INPUT RECORDS:
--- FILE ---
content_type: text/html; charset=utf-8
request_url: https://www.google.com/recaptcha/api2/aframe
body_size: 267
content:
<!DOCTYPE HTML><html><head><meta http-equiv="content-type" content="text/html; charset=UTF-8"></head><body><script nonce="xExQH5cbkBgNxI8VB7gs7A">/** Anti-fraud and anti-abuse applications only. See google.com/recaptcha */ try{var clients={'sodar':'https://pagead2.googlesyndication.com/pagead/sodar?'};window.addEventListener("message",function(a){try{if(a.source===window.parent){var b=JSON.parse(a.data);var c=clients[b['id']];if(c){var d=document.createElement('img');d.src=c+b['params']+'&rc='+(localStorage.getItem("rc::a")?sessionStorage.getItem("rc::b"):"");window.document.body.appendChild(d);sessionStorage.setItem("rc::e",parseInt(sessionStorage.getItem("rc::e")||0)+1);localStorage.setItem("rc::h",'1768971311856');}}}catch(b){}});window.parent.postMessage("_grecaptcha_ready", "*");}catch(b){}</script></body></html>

TASK ITEM: Scan the material line by line and report each one that contains "html".

COMPLETED TASK:
content_type: text/html; charset=utf-8
<!DOCTYPE HTML><html><head><meta http-equiv="content-type" content="text/html; charset=UTF-8"></head><body><script nonce="xExQH5cbkBgNxI8VB7gs7A">/** Anti-fraud and anti-abuse applications only. See google.com/recaptcha */ try{var clients={'sodar':'https://pagead2.googlesyndication.com/pagead/sodar?'};window.addEventListener("message",function(a){try{if(a.source===window.parent){var b=JSON.parse(a.data);var c=clients[b['id']];if(c){var d=document.createElement('img');d.src=c+b['params']+'&rc='+(localStorage.getItem("rc::a")?sessionStorage.getItem("rc::b"):"");window.document.body.appendChild(d);sessionStorage.setItem("rc::e",parseInt(sessionStorage.getItem("rc::e")||0)+1);localStorage.setItem("rc::h",'1768971311856');}}}catch(b){}});window.parent.postMessage("_grecaptcha_ready", "*");}catch(b){}</script></body></html>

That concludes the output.